You're right, though, about a canvass of self-identified subscribers is different than a mass spam mail out.  That said, I shared this to show one of the tools the company is using to help people work in its image with legislators.


----------



## Colin Parkinson (2 Nov 2007)

I thought this was an interesting article with a point that seems to have been overlooked.

Don't blame Blackwater
The security firm acts according to its contract with the State Department.
By R.J. Hillhouse

Hilo, Hawaii
One critical piece has been missing from the debate about Blackwater's behavior in Iraq. The security firm operates as should be expected – as an agent of the US State Department, which it is. It acts just as State has prescribed by contract. Giving the Defense Department (DoD) more oversight over Blackwater and other contractors in Iraq, a plan announced Tuesday, doesn't change that. 

Since Blackwater was involved in a September shootout in Baghdad that left 17 Iraqi civilians dead, the firm has come under intense criticism for what many call overaggressive tactics. 

But the issue isn't an overly aggressive contractor. It's the State Department's zero tolerance for casualties of its employees in Iraq. Such an approach makes tragedies such as the September episode more common – and it marginalizes the lives of innocent Iraqis who just might be in the wrong place at the wrong time. Placing so many diplomats and civil servants on nation-building assignments in the middle of a civil war has a high price – perhaps too high, as officials at State have finally started to acknowledge. 

The US government appears to tolerate a certain number of casualties from the all-volunteer military. But civilian employees are a different story. Images of dead diplomats being dragged through Iraqi streets or videotaped beheadings of civil servants, it's assumed, would undermine already tenuous public support of the war. 

The very branch of the US government charged with fostering relations with the Iraqi government and people is responsible for the behavior that has helped erode support from the Iraqi populace. The State Department Diplomatic Security Service set up aggressive rules for the use of force for its contractors in what's called the Mission Firearms Policy. These rules are more aggressive than those used by the military for its contracted forces. In fact, the Secretary of State's Panel on Personal Protective Services in Iraq recommended last month that these guidelines be amended to require basic assurances: "due regard for safety of innocent bystanders," "every effort to avoid civilian casualties," and only aimed shots – a nod to the fact that pointing and spraying rounds isn't explicitly banned. 

Since 2005, Blackwater has conducted more than 16,500 protective security details under contract with the State Department. In 1 percent of these missions, Blackwater operators discharged weapons. The government officials that Blackwater was guarding were present on some portion of these missions and, at the least, were tolerating Blackwater's aggressive behavior. 

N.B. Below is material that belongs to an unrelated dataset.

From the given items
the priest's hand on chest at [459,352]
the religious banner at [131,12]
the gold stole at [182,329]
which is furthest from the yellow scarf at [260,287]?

The State Department's responsibility, however, is much more straightforward than that. The Diplomatic Security Services' Regional Security Office maintains direct operational control of each mission performed by Blackwater. As Blackwater CEO Erik Prince described to CNN, "They [State personnel] dictate the missions, they dictate the vehicles, they provide the weapons, they tell us where to go and what to do." 

The State Department contract requires that protective security details are trained in some of the very behaviors that Blackwater teams have been criticized for, particularly tactical motorcade operations that include offensive driving techniques such as ramming other vehicles. 

It is doubtful that replacing Blackwater with another contractor, or even with diplomatic security officers, would make a difference in how the contract is performed. Aligning the Mission Firearms Policy with Central Command's guidelines for contractors is a good first step. 

Transferring oversight of contractors from the State Department to DoD will allow DoD to monitor their previously unknown whereabouts – a longtime irritant to commanders in the field. But the change will have little effect on the instructions that firms receive from their State Department contracting officers. It would also worsen accountability: DoD's dismal record of vendor oversight includes Halliburton and the contractors involved in Abu Ghraib. 

One of the gravest dangers of the government outsourcing $400 billion of its services is that it can shift responsibility for its actions to the private sector even if the blame is unwarranted. The State Department has launched internal reviews and let its chief of diplomatic security go. But the Bureau of Diplomatic Security's granting immunity to the contractors involved in the shootout is a troubling precedent, particularly since that bureau contracted with Blackwater and has been responsible for its contract monitoring. 

Contractors need to be held accountable to the same standards and legal codes as federal employees are. Otherwise it becomes too easy for the government to outsource its own responsibility, then absolve the contractor when it gets caught. If there was any wrongdoing at the Blackwater shootout in Baghdad, the guilty should be held accountable. 

However, the American public and Congress should not be distracted by the fact that the State Department's grittier work was outsourced to a contractor. They should not allow the government to let a contractor take the fall while it sidesteps accountability for a cold calculus that its diplomats and aid workers have to be protected at all costs – costs that may include some innocent Iraqi lives. 

http://www.csmonitor.com/2007/1102/p09s01-coop.htm


----------



## BF1 (2 Nov 2007)

For a company like BW to make a profit their customers expect anonymity. If I were doing contracts for Dept of State or a private corporation, I would want a company that can keep its collective mouth shut. From what I've seen of the PMC world, word of mouth advertising is the preferred method of generating business but it can be a double-edged sword, especially when your company is suddenly thrust into the limelight, and you don't have much experience at PR damage control.


----------



## The Bread Guy (4 Dec 2007)

For more on how Blackwater is getting its message out there, here's a blog I just spotted:
http://bwourstories.com/


----------